Maintaining a transnational alliance met with several struggles—including the technological limitations of some MAs, fluctuating political situations in each country, different social responses to violence, and varying levels of influence with decision-makers—but participants found ways to work through these challenges. Although the scope and context of violence against women is different for each country, high rates of sexual and intimate partner violence and a commitment to women’s rights are places where every MA was able to find common ground.
Suyapa Pavon, from Ashonplafa in Honduras, said she became involved in working to end gender-based violence because “it is an opportunity to contribute to quality of life conditions for the entire population. Family planning is a fundamental part of our country’s development. So, I believe we have a responsibility to contribute.”
Ligia Altamirano discussed her unique position to reduce gender-based violence, as an Ob/Gyn at Profamilia in Nicaragua. She said being a women’s health physician in Nicaragua “is not like a family health doctor. Women say things in their gynecological appointments that they do not say in confession. I hear about their relationships, about family violence, intimate partner violence, and sexual violence."

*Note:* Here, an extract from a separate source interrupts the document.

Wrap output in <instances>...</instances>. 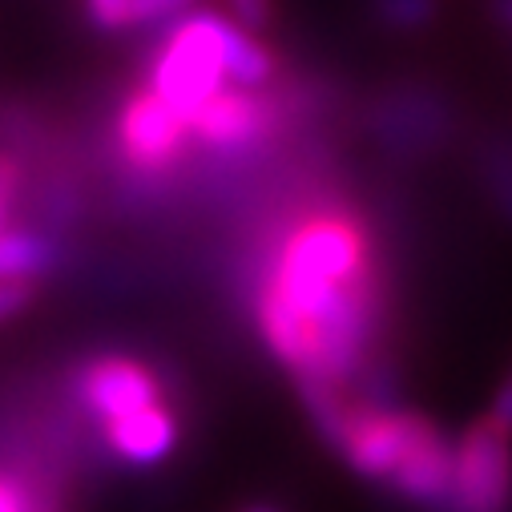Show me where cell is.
<instances>
[{"mask_svg":"<svg viewBox=\"0 0 512 512\" xmlns=\"http://www.w3.org/2000/svg\"><path fill=\"white\" fill-rule=\"evenodd\" d=\"M113 150L125 166H130V174L138 182H158V178H170L178 170V162L186 158L190 130L162 97H154L142 85L117 109Z\"/></svg>","mask_w":512,"mask_h":512,"instance_id":"cell-6","label":"cell"},{"mask_svg":"<svg viewBox=\"0 0 512 512\" xmlns=\"http://www.w3.org/2000/svg\"><path fill=\"white\" fill-rule=\"evenodd\" d=\"M371 17L388 33H424L440 17V0H371Z\"/></svg>","mask_w":512,"mask_h":512,"instance_id":"cell-14","label":"cell"},{"mask_svg":"<svg viewBox=\"0 0 512 512\" xmlns=\"http://www.w3.org/2000/svg\"><path fill=\"white\" fill-rule=\"evenodd\" d=\"M444 512H512V436L488 416L452 440V488Z\"/></svg>","mask_w":512,"mask_h":512,"instance_id":"cell-5","label":"cell"},{"mask_svg":"<svg viewBox=\"0 0 512 512\" xmlns=\"http://www.w3.org/2000/svg\"><path fill=\"white\" fill-rule=\"evenodd\" d=\"M69 400L77 416L101 432L121 416L166 400V383L154 363L125 351H105L81 359L69 371Z\"/></svg>","mask_w":512,"mask_h":512,"instance_id":"cell-4","label":"cell"},{"mask_svg":"<svg viewBox=\"0 0 512 512\" xmlns=\"http://www.w3.org/2000/svg\"><path fill=\"white\" fill-rule=\"evenodd\" d=\"M85 21L97 33H121L125 29V0H85Z\"/></svg>","mask_w":512,"mask_h":512,"instance_id":"cell-16","label":"cell"},{"mask_svg":"<svg viewBox=\"0 0 512 512\" xmlns=\"http://www.w3.org/2000/svg\"><path fill=\"white\" fill-rule=\"evenodd\" d=\"M295 379V392H299V404L315 428V436L339 452V440L347 432V420H351V396L343 388H335L331 379L323 375H291Z\"/></svg>","mask_w":512,"mask_h":512,"instance_id":"cell-12","label":"cell"},{"mask_svg":"<svg viewBox=\"0 0 512 512\" xmlns=\"http://www.w3.org/2000/svg\"><path fill=\"white\" fill-rule=\"evenodd\" d=\"M367 134L388 158L420 162L448 146L456 134V109L440 89L424 81H400L371 101Z\"/></svg>","mask_w":512,"mask_h":512,"instance_id":"cell-3","label":"cell"},{"mask_svg":"<svg viewBox=\"0 0 512 512\" xmlns=\"http://www.w3.org/2000/svg\"><path fill=\"white\" fill-rule=\"evenodd\" d=\"M69 259L65 234L45 230L37 222L25 226H0V283H41L45 275H57Z\"/></svg>","mask_w":512,"mask_h":512,"instance_id":"cell-10","label":"cell"},{"mask_svg":"<svg viewBox=\"0 0 512 512\" xmlns=\"http://www.w3.org/2000/svg\"><path fill=\"white\" fill-rule=\"evenodd\" d=\"M246 512H279V508H271V504H259V508H246Z\"/></svg>","mask_w":512,"mask_h":512,"instance_id":"cell-19","label":"cell"},{"mask_svg":"<svg viewBox=\"0 0 512 512\" xmlns=\"http://www.w3.org/2000/svg\"><path fill=\"white\" fill-rule=\"evenodd\" d=\"M226 85L222 45H218V13H186L166 33L146 61V89L162 97L182 121H190L218 89Z\"/></svg>","mask_w":512,"mask_h":512,"instance_id":"cell-2","label":"cell"},{"mask_svg":"<svg viewBox=\"0 0 512 512\" xmlns=\"http://www.w3.org/2000/svg\"><path fill=\"white\" fill-rule=\"evenodd\" d=\"M500 432H508L512 436V363L504 367V375H500V383L492 388V400H488V412H484Z\"/></svg>","mask_w":512,"mask_h":512,"instance_id":"cell-17","label":"cell"},{"mask_svg":"<svg viewBox=\"0 0 512 512\" xmlns=\"http://www.w3.org/2000/svg\"><path fill=\"white\" fill-rule=\"evenodd\" d=\"M287 121V101L275 89H238L222 85L190 121V142L218 154V158H242L259 150L279 125Z\"/></svg>","mask_w":512,"mask_h":512,"instance_id":"cell-7","label":"cell"},{"mask_svg":"<svg viewBox=\"0 0 512 512\" xmlns=\"http://www.w3.org/2000/svg\"><path fill=\"white\" fill-rule=\"evenodd\" d=\"M218 45H222V69H226L230 85H238V89H271L275 85L279 61L250 29L218 17Z\"/></svg>","mask_w":512,"mask_h":512,"instance_id":"cell-11","label":"cell"},{"mask_svg":"<svg viewBox=\"0 0 512 512\" xmlns=\"http://www.w3.org/2000/svg\"><path fill=\"white\" fill-rule=\"evenodd\" d=\"M472 170L488 206L500 214V222L512 226V134L480 138L472 150Z\"/></svg>","mask_w":512,"mask_h":512,"instance_id":"cell-13","label":"cell"},{"mask_svg":"<svg viewBox=\"0 0 512 512\" xmlns=\"http://www.w3.org/2000/svg\"><path fill=\"white\" fill-rule=\"evenodd\" d=\"M367 263H375L371 222L347 202H315L279 234L259 287L315 331L319 315Z\"/></svg>","mask_w":512,"mask_h":512,"instance_id":"cell-1","label":"cell"},{"mask_svg":"<svg viewBox=\"0 0 512 512\" xmlns=\"http://www.w3.org/2000/svg\"><path fill=\"white\" fill-rule=\"evenodd\" d=\"M101 444L121 464L154 468L166 456H174V448L182 444V420H178V412L166 400H158L150 408H138L130 416L113 420L109 428H101Z\"/></svg>","mask_w":512,"mask_h":512,"instance_id":"cell-9","label":"cell"},{"mask_svg":"<svg viewBox=\"0 0 512 512\" xmlns=\"http://www.w3.org/2000/svg\"><path fill=\"white\" fill-rule=\"evenodd\" d=\"M436 428V420H428L416 408H359L351 404V420L347 432L339 440V456L343 464L367 480V484H388L396 476V468L404 464V456Z\"/></svg>","mask_w":512,"mask_h":512,"instance_id":"cell-8","label":"cell"},{"mask_svg":"<svg viewBox=\"0 0 512 512\" xmlns=\"http://www.w3.org/2000/svg\"><path fill=\"white\" fill-rule=\"evenodd\" d=\"M198 0H125V29L166 33L174 21L194 13Z\"/></svg>","mask_w":512,"mask_h":512,"instance_id":"cell-15","label":"cell"},{"mask_svg":"<svg viewBox=\"0 0 512 512\" xmlns=\"http://www.w3.org/2000/svg\"><path fill=\"white\" fill-rule=\"evenodd\" d=\"M230 9H234V21L250 33L275 25V0H230Z\"/></svg>","mask_w":512,"mask_h":512,"instance_id":"cell-18","label":"cell"}]
</instances>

Because Altamirano has such personal conversations with her patients, she is encouraged to work to improve their health needs and help them access support services. "We have access to information that is intimate and profound for women, and it motivates us to help stop violence against women,” she says.
During this initiative, IPPF/WHR successfully provided 23 trainings for project partners and service providers to help strengthen their capacity to provide services and advocate on behalf of victims for improved care. The workshops provided tools to analyze the laws and legal advocacy framework that exists in each country and identify areas where the governments lack laws that would guarantee high quality services for victims of sexual violence. The trainings resulted in advocacy initiatives that increased public awareness about the scope of the sexual violence problem and the need for a coordinated and effective response.
This project has been a crucial first step toward developing cross-country alliances that complement organizations’ and countries’ strengths and resources, expanding sexual and reproductive health services, and engaging media in a conversation about sexual rights. Being a part of this group provided members with an opportunity to brainstorm strategies to engage with decision makers, conduct political analysis, and develop ways to meet unfulfilled needs. After sharing their experiences and creatively building their efforts in a collaborative way, the MAs plan to continue working together to improve women’s sexual and reproductive health and quality of life in Central America.
They want to “create an open environment for women to speak about their experiences and a private space for them to receive health services,” explained Salazar. "It is important for women to know there is an alternative to enduring sexual violence."
Through advocacy efforts and political advances, Salud y Justicia Para Mujeres Ante la Violencia Sexual has contributed to these goals. Although the project has come to a close, the organizations involved will not stop advocating for a world that is free of sexual violence.
Cosette Ramirez, of ADS in El Salvador, confidently proclaimed, “Just because the project ends doesn’t mean the work is done. No, we are continuing. We have to continue this work.”